What to produce:
Reproduce each line of the rows below word for word, in the same order, with no changes.

═══ Given information

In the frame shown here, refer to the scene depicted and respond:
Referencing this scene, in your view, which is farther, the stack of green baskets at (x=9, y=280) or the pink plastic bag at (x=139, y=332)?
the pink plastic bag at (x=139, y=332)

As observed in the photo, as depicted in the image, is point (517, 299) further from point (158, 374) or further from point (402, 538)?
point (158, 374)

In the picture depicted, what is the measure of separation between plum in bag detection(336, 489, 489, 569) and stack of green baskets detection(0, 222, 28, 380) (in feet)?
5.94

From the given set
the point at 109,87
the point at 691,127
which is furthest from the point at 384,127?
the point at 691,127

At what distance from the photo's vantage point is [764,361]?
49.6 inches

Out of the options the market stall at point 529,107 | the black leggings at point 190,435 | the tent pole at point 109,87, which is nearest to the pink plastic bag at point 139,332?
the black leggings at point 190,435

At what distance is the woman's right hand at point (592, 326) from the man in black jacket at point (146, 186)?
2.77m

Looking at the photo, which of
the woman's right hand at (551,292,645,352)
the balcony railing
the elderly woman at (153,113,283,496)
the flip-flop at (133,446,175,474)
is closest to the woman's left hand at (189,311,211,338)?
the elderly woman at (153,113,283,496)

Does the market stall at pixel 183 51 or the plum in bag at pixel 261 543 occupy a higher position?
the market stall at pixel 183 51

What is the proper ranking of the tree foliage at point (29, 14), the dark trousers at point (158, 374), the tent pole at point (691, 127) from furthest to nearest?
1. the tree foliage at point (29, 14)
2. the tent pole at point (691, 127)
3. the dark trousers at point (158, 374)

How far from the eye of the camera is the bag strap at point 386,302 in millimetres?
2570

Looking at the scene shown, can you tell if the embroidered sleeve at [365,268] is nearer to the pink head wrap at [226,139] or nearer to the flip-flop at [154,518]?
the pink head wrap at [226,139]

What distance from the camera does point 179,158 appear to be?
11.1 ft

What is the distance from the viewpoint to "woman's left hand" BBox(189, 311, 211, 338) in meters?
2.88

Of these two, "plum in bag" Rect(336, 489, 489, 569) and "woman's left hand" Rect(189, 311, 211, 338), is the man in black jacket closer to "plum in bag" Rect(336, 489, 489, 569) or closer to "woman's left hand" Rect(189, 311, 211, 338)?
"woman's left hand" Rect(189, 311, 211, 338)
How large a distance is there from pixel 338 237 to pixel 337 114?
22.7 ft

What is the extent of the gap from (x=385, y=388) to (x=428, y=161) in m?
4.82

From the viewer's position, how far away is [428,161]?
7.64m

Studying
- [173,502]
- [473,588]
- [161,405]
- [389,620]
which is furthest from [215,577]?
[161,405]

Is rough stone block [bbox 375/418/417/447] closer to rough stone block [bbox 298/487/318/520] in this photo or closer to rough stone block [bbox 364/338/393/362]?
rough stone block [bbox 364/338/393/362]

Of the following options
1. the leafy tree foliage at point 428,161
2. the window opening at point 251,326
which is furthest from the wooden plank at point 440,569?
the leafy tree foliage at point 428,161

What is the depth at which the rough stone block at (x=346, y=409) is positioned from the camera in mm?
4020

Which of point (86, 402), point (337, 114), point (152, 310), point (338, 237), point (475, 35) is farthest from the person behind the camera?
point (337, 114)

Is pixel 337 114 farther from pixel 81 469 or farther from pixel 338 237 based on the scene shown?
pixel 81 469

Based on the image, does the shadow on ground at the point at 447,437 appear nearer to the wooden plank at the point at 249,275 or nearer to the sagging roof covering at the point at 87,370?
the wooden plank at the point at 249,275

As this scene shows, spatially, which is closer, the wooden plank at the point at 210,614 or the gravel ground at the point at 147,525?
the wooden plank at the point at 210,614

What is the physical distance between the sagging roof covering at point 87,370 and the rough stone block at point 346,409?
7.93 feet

══════

Correct answer:
In the frame shown here, refer to the scene depicted and respond:
Referencing this scene, in your view, which is farther, the stack of green baskets at (x=9, y=280) or the pink plastic bag at (x=139, y=332)?
the pink plastic bag at (x=139, y=332)

As observed in the photo, as depicted in the image, is point (517, 299) further from point (158, 374) or further from point (402, 538)?
point (158, 374)

In the picture depicted, what is the measure of separation between plum in bag detection(336, 489, 489, 569) and stack of green baskets detection(0, 222, 28, 380) (in feet)?
5.94

From the given set
the point at 109,87
the point at 691,127
which is furthest from the point at 384,127?
the point at 691,127

At what distance from the photo's vantage point is [764,361]?
49.6 inches

Out of the options the market stall at point 529,107 | the black leggings at point 190,435 | the tent pole at point 109,87, which is nearest to the pink plastic bag at point 139,332?
the black leggings at point 190,435

At what distance is the woman's right hand at point (592, 326) from the man in black jacket at point (146, 186)?
2.77m

Looking at the photo, which of
the woman's right hand at (551,292,645,352)
the balcony railing
the elderly woman at (153,113,283,496)
the flip-flop at (133,446,175,474)
is closest to the woman's left hand at (189,311,211,338)?
the elderly woman at (153,113,283,496)

Does the market stall at pixel 183 51 or the plum in bag at pixel 261 543 occupy a higher position?
the market stall at pixel 183 51

What is the proper ranking of the tree foliage at point (29, 14), the dark trousers at point (158, 374), the tent pole at point (691, 127) from furthest to nearest?
1. the tree foliage at point (29, 14)
2. the tent pole at point (691, 127)
3. the dark trousers at point (158, 374)

How far from the eye of the camera is the bag strap at point 386,302 in millimetres?
2570

Looking at the scene shown, can you tell if the embroidered sleeve at [365,268] is nearer to the pink head wrap at [226,139] or nearer to the flip-flop at [154,518]?
the pink head wrap at [226,139]

What distance from the camera does point 179,158 appear to be?
11.1 ft

What is the distance from the viewpoint to "woman's left hand" BBox(189, 311, 211, 338) in meters?
2.88

Of these two, "plum in bag" Rect(336, 489, 489, 569) and "woman's left hand" Rect(189, 311, 211, 338), is the man in black jacket closer to "plum in bag" Rect(336, 489, 489, 569) or closer to "woman's left hand" Rect(189, 311, 211, 338)?
"woman's left hand" Rect(189, 311, 211, 338)
How large a distance is there from pixel 338 237 to pixel 337 114?
22.7 ft

What is the extent of the gap from (x=385, y=388) to (x=428, y=161) in m?
4.82

From the viewer's position, how far away is [428,161]?
7.64m

Studying
- [173,502]
- [473,588]
- [161,405]
- [389,620]
which is furthest from [215,577]?
[161,405]

Is rough stone block [bbox 375/418/417/447] closer to rough stone block [bbox 298/487/318/520] in this photo or closer to rough stone block [bbox 364/338/393/362]?
rough stone block [bbox 364/338/393/362]

Of the following options
1. the leafy tree foliage at point 428,161
2. the window opening at point 251,326
which is furthest from the wooden plank at point 440,569?
the leafy tree foliage at point 428,161

What is the depth at which the rough stone block at (x=346, y=409) is positioned from the camera in mm?
4020

Which of point (86, 402), point (337, 114), point (152, 310), point (338, 237), point (475, 35) is farthest from the person behind the camera?
point (337, 114)

Is pixel 337 114 farther from pixel 81 469 or farther from pixel 338 237 based on the scene shown?
pixel 81 469

Based on the image, does the shadow on ground at the point at 447,437 appear nearer to the wooden plank at the point at 249,275 or nearer to the sagging roof covering at the point at 87,370?
the wooden plank at the point at 249,275

As this scene shows, spatially, which is closer, the wooden plank at the point at 210,614 or the gravel ground at the point at 147,525?
the wooden plank at the point at 210,614

What is the physical distance between the sagging roof covering at point 87,370 and the rough stone block at point 346,409?
7.93 feet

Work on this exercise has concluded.